I materiali originari sono in scena, cartacei, tangibili, pronti a vivificarsi attraverso la voce di Fiorenza Menni e Andrea Mochi Sismondi. In uno spazio interlocutorio prende forma La mappa del cuore di Lea Melandri, creazione del bolognese Ateliersi, passato come un lampo dal Teatro Quarticciolo. Aste, microfoni, casse da imballaggio e un piccolo schermo fanno da corollario a quei due tavoli su cui sono poggiate le preziose carte, uno a destra e l’altro a sinistra. Uno per Menni, sul quale si mostrano mazzi di lettere incolonnate, e l’altro per Mochi Sismondi, dove sono spase copie di Ragazza In, la rivista per adolescenti che negli anni 80 ospitava la rubrica Inquietudini curata appunto dalla scrittrice, attivista e femminista, Lea Melandri. Proprio quest’ultima ha donato il suo archivio di lettere, incastonandolo in un apparato scenografico funzionale al divenire drammaturgico di questo esperimento di condivisione di interrogativi e tematiche forse in parte oggi più chiari, ma certamente non risolti. Una modalità laboratoriale di tornare alle inquietudini identitarie di quelle giovanissime protagoniste (ma a Melandri scrivevano anche ragazzini) che chiedevano visibilità e risposte su sessualità e rapporti con l’altro (sesso), nella difficoltà di inscatolarsi in ruoli prestabiliti e in una società ormai gravida, nonostante il riflusso, di movimenti e femminismo.

E GRANDE TENEREZZA suscita questo social ante litteram, dove il privato si auspicava diventasse pubblico e le questioni poste (tra timore e speranza) avrebbero potuto creare un reticolato di risposte/riflessioni.
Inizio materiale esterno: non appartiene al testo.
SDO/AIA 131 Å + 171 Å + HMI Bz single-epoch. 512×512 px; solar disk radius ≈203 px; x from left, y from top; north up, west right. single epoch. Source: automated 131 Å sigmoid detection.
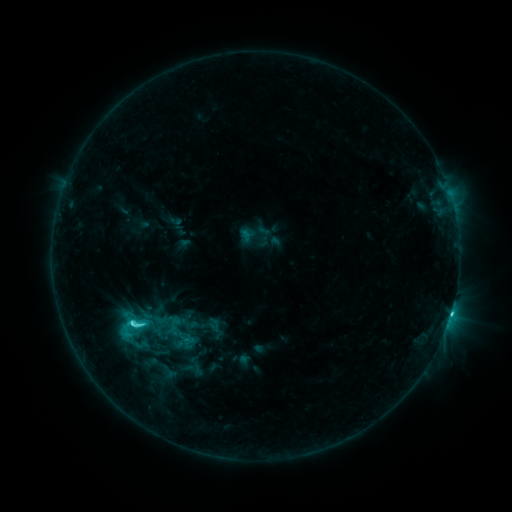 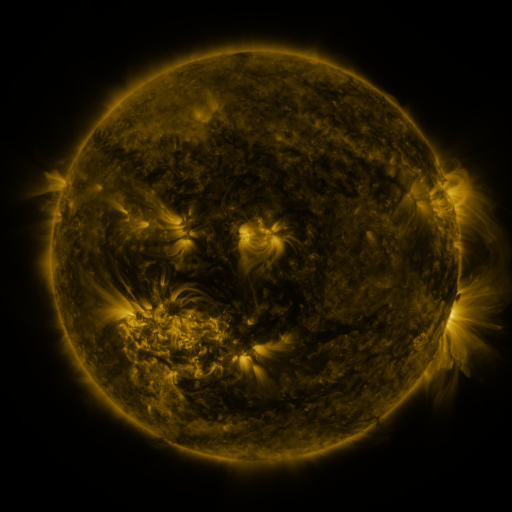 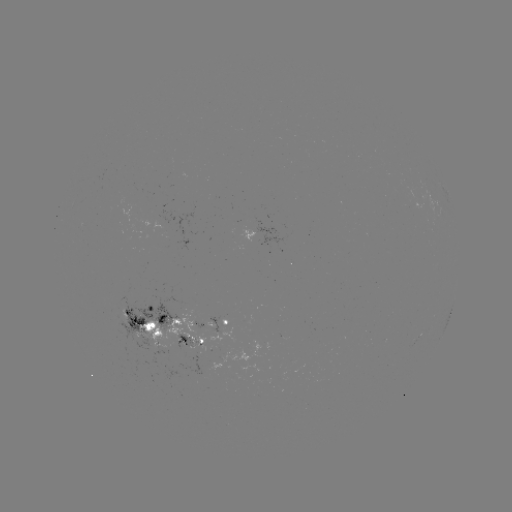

A definire lo spaesamento di quegli adolescenti è il canto sussurrato di Francesca Pizzo che, dapprima sul boccascena e poi arretrando e sedendosi al centro, costruisce il contesto sonoro dell’intero spettacolo, restituendo le note dei Duran Duran, gruppo di punta in quegli 80. Così, mentre Menni legge alcune lettere, quasi scomparendo dietro al microfono, Mochi Sismondi inquadra con la telecamera le copertine di Ragazza In e dice che sua madre leggeva quella rivista. Un dialogo tra generazioni a distanza di quarant’anni.